湿度が高いと汗が蒸発しにくくなり、体の熱がうまく逃げなくなるためです。
実は、私たちの体は「汗をかくこと」ではなく、汗が蒸発することで体温を下げています。

気温が高くなると、私たちの体は体温を一定に保つために汗をかきます。
汗は皮膚の表面で蒸発するときに、「気化熱」と呼ばれる熱を体から奪います。
この仕組みによって、体温が下がり、暑さを和らげられるのです。
つまり、汗をかくだけでは体は冷えません。汗が蒸発して初めて体温が下がるのです。
気化熱(きかねつ)
液体が気体になるときに周囲から奪う熱のことです。
例えば、アルコール消毒液を手につけるとスーッと冷たく感じます。これはアルコールが蒸発するときに、手の熱を奪っているためです。

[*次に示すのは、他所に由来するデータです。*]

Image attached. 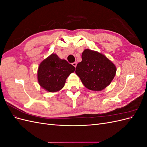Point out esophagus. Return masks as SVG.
Here are the masks:
<instances>
[{"label":"esophagus","mask_w":147,"mask_h":147,"mask_svg":"<svg viewBox=\"0 0 147 147\" xmlns=\"http://www.w3.org/2000/svg\"><path fill=\"white\" fill-rule=\"evenodd\" d=\"M77 63H76V62H75V63H72V65L75 67H76V66H77Z\"/></svg>","instance_id":"1"}]
</instances>
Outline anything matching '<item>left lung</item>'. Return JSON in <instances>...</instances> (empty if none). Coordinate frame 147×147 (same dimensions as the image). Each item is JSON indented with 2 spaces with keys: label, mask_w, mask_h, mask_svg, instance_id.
Instances as JSON below:
<instances>
[{
  "label": "left lung",
  "mask_w": 147,
  "mask_h": 147,
  "mask_svg": "<svg viewBox=\"0 0 147 147\" xmlns=\"http://www.w3.org/2000/svg\"><path fill=\"white\" fill-rule=\"evenodd\" d=\"M82 61L75 73L88 90L100 91L108 86L117 72L115 65L105 55L96 51L86 49L82 53Z\"/></svg>",
  "instance_id": "8db88e82"
}]
</instances>
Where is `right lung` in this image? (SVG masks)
I'll return each instance as SVG.
<instances>
[{"mask_svg":"<svg viewBox=\"0 0 147 147\" xmlns=\"http://www.w3.org/2000/svg\"><path fill=\"white\" fill-rule=\"evenodd\" d=\"M75 67L65 59L52 53L41 62L37 70L38 84L49 92H55L63 88L65 80L74 72Z\"/></svg>","mask_w":147,"mask_h":147,"instance_id":"1","label":"right lung"}]
</instances>
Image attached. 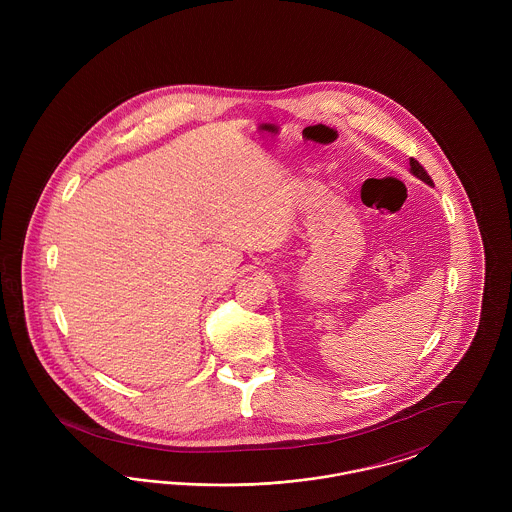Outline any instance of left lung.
I'll use <instances>...</instances> for the list:
<instances>
[{
  "instance_id": "1",
  "label": "left lung",
  "mask_w": 512,
  "mask_h": 512,
  "mask_svg": "<svg viewBox=\"0 0 512 512\" xmlns=\"http://www.w3.org/2000/svg\"><path fill=\"white\" fill-rule=\"evenodd\" d=\"M411 174H414L418 180H422V182H426V184H432V178L428 176V172L424 171V167L418 163V161H414L411 159Z\"/></svg>"
}]
</instances>
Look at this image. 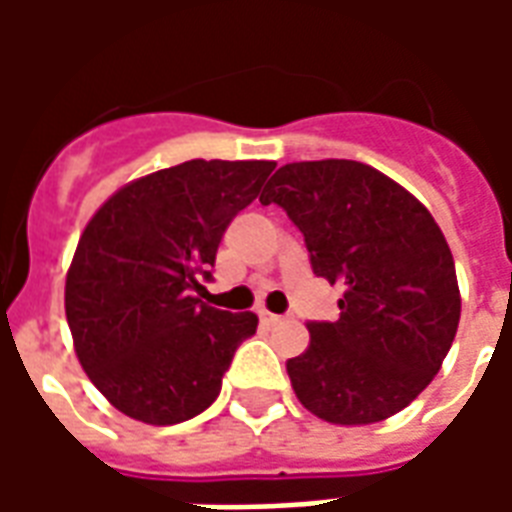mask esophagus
Returning <instances> with one entry per match:
<instances>
[{"mask_svg":"<svg viewBox=\"0 0 512 512\" xmlns=\"http://www.w3.org/2000/svg\"><path fill=\"white\" fill-rule=\"evenodd\" d=\"M260 321L268 323V326H277V323H282V321H285V318H282V315H274V312L260 310Z\"/></svg>","mask_w":512,"mask_h":512,"instance_id":"esophagus-1","label":"esophagus"}]
</instances>
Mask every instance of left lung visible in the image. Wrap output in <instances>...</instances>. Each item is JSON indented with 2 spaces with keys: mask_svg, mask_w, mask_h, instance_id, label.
I'll use <instances>...</instances> for the list:
<instances>
[{
  "mask_svg": "<svg viewBox=\"0 0 512 512\" xmlns=\"http://www.w3.org/2000/svg\"><path fill=\"white\" fill-rule=\"evenodd\" d=\"M301 230L312 274L343 285L340 318L310 321V348L288 362L301 406L334 425L392 417L439 373L461 293L428 208L378 169L348 161L285 164L260 194Z\"/></svg>",
  "mask_w": 512,
  "mask_h": 512,
  "instance_id": "obj_1",
  "label": "left lung"
}]
</instances>
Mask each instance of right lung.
I'll list each match as a JSON object with an SVG mask.
<instances>
[{"mask_svg":"<svg viewBox=\"0 0 512 512\" xmlns=\"http://www.w3.org/2000/svg\"><path fill=\"white\" fill-rule=\"evenodd\" d=\"M274 161H183L128 183L84 227L65 279L76 356L126 417L178 425L222 392L255 312L216 310L211 282L227 224L260 194Z\"/></svg>","mask_w":512,"mask_h":512,"instance_id":"obj_1","label":"right lung"}]
</instances>
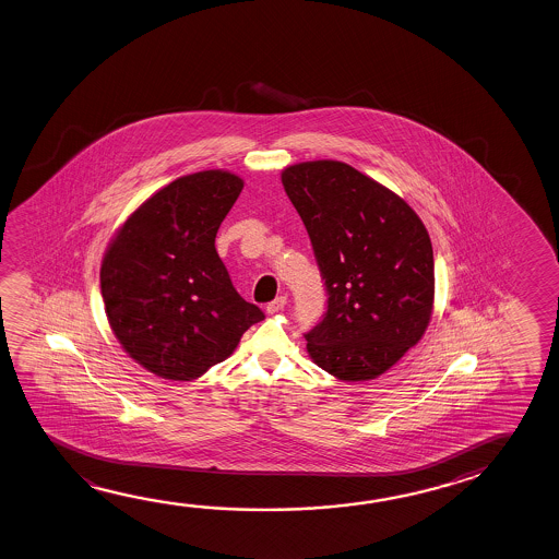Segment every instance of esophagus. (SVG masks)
<instances>
[{"instance_id": "1", "label": "esophagus", "mask_w": 559, "mask_h": 559, "mask_svg": "<svg viewBox=\"0 0 559 559\" xmlns=\"http://www.w3.org/2000/svg\"><path fill=\"white\" fill-rule=\"evenodd\" d=\"M285 304H287V297H275L274 301L272 304H267V307H265V311L270 312V314H274V312H280L282 309H284Z\"/></svg>"}]
</instances>
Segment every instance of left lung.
Listing matches in <instances>:
<instances>
[{
  "label": "left lung",
  "mask_w": 559,
  "mask_h": 559,
  "mask_svg": "<svg viewBox=\"0 0 559 559\" xmlns=\"http://www.w3.org/2000/svg\"><path fill=\"white\" fill-rule=\"evenodd\" d=\"M311 238L329 294L322 321L305 334L319 368L368 381L395 366L425 334L435 309V254L407 201L338 160L282 171Z\"/></svg>",
  "instance_id": "left-lung-1"
}]
</instances>
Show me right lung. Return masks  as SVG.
<instances>
[{"instance_id":"1","label":"right lung","mask_w":559,"mask_h":559,"mask_svg":"<svg viewBox=\"0 0 559 559\" xmlns=\"http://www.w3.org/2000/svg\"><path fill=\"white\" fill-rule=\"evenodd\" d=\"M242 188L227 170L181 176L134 209L105 250L99 280L109 326L158 378H201L264 319L237 294L215 248Z\"/></svg>"}]
</instances>
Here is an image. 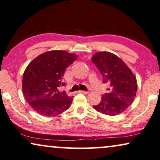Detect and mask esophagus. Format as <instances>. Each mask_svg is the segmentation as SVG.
Wrapping results in <instances>:
<instances>
[{"mask_svg": "<svg viewBox=\"0 0 160 160\" xmlns=\"http://www.w3.org/2000/svg\"><path fill=\"white\" fill-rule=\"evenodd\" d=\"M79 92H80V93H82V94H88V92H86V91H81V90H80V91H79Z\"/></svg>", "mask_w": 160, "mask_h": 160, "instance_id": "obj_1", "label": "esophagus"}]
</instances>
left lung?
Instances as JSON below:
<instances>
[{
    "label": "left lung",
    "instance_id": "8db88e82",
    "mask_svg": "<svg viewBox=\"0 0 160 160\" xmlns=\"http://www.w3.org/2000/svg\"><path fill=\"white\" fill-rule=\"evenodd\" d=\"M92 60L102 74V82L109 85L108 93L102 95L100 103L93 108L108 116L125 112L136 97V76L121 58L111 52H97Z\"/></svg>",
    "mask_w": 160,
    "mask_h": 160
}]
</instances>
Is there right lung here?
I'll list each match as a JSON object with an SVG mask.
<instances>
[{"instance_id":"obj_1","label":"right lung","mask_w":160,"mask_h":160,"mask_svg":"<svg viewBox=\"0 0 160 160\" xmlns=\"http://www.w3.org/2000/svg\"><path fill=\"white\" fill-rule=\"evenodd\" d=\"M77 58L76 54L52 50L40 54L27 66L22 81L23 94L38 114L55 117L69 108L73 98L60 87L66 84L62 80L66 68Z\"/></svg>"}]
</instances>
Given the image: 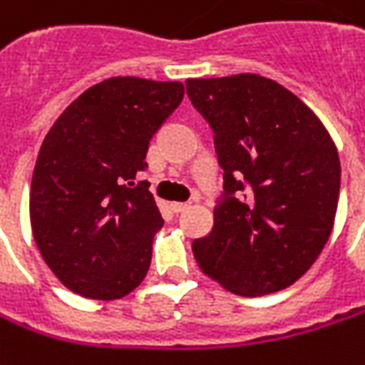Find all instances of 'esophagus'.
Instances as JSON below:
<instances>
[{
	"label": "esophagus",
	"instance_id": "obj_1",
	"mask_svg": "<svg viewBox=\"0 0 365 365\" xmlns=\"http://www.w3.org/2000/svg\"><path fill=\"white\" fill-rule=\"evenodd\" d=\"M192 203L190 202H173L172 203V210L175 212V214H182V212H185L187 207H190Z\"/></svg>",
	"mask_w": 365,
	"mask_h": 365
}]
</instances>
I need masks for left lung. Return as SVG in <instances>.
<instances>
[{
  "instance_id": "1",
  "label": "left lung",
  "mask_w": 365,
  "mask_h": 365,
  "mask_svg": "<svg viewBox=\"0 0 365 365\" xmlns=\"http://www.w3.org/2000/svg\"><path fill=\"white\" fill-rule=\"evenodd\" d=\"M214 130L224 192L212 232L193 240L205 276L237 296L292 286L318 259L339 197V158L316 113L272 79H187Z\"/></svg>"
}]
</instances>
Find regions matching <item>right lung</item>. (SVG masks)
I'll list each match as a JSON object with an SVG mask.
<instances>
[{
  "instance_id": "right-lung-1",
  "label": "right lung",
  "mask_w": 365,
  "mask_h": 365,
  "mask_svg": "<svg viewBox=\"0 0 365 365\" xmlns=\"http://www.w3.org/2000/svg\"><path fill=\"white\" fill-rule=\"evenodd\" d=\"M180 81L111 78L86 89L37 155L29 217L49 269L89 299H120L141 284L163 225L148 182L153 133L182 103Z\"/></svg>"
}]
</instances>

汗も同じ仕組みで、蒸発することで体を冷やしています。
湿度が高いと汗が蒸発しにくい理由
空気には、水蒸気を含められる量に限界があります。
湿度が高いということは、空気中にすでに多くの水蒸気が含まれている状態です。
そのため、新しく汗が蒸発して水蒸気になろうとしても、空気に入り込みにくくなります。
つまり、湿度が高いほど汗が蒸発しにくくなり、熱が体にこもりやすくなるというわけです。

気温が同じでも体感温度が変わる理由
例えば、どちらも気温30℃だったとしても、
- 湿度40%の日
- 湿度80%の日
では、多くの人が湿度80%の日のほうが暑く感じます。
これは、気温が同じでも汗の蒸発しやすさが違うためです。
「気温=暑さ」ではなく、湿度も体感温度を左右する重要な要素なのです。
湿度が高いと熱中症になりやすい理由
熱中症は、体に熱がたまり、体温調節がうまくできなくなることで起こります。
湿度が高いと汗をかいても蒸発しにくいため、体温が下がりません。
その結果、
- 体に熱がこもる
- 体温が下げにくくなる
- 熱中症のリスクが高まる
という流れになります。
そのため環境省でも、気温だけでなく湿度も熱中症予防の重要な要素として注意を呼びかけています。
エアコンの除湿で快適になるのはなぜ?
エアコンの除湿(ドライ運転)は、部屋の空気中に含まれる水蒸気を減らします。
すると湿度が下がり、汗が蒸発しやすくなるため、同じ室温でも涼しく感じやすくなります。
例えば、
- 室温28℃
- 湿度80%
の部屋よりも、
- 室温28℃
- 湿度50%
の部屋のほうが、快適に感じる人が多いでしょう。
つまり、エアコンの除湿は室温だけでなく「汗が蒸発しやすい環境」を作ることで、暑さを感じにくくしているのです。
なお、除湿と冷房の違いについては、以下の記事で詳しく解説しています。
▶関連記事:エアコンの除湿と冷房の違いとは?電気代や使い分けをわかりやすく解説
快適な湿度は何%?
一般的に、人が快適に過ごしやすい室内の湿度は40〜60%とされています。
この範囲であれば、
- 汗が蒸発しやすく蒸し暑さを感じにくい
- のどや肌が乾燥しにくい
- カビやダニが繁殖しにくい
など、快適さと衛生面のバランスが良いとされています。
ただし、快適な湿度は気温によっても変わります。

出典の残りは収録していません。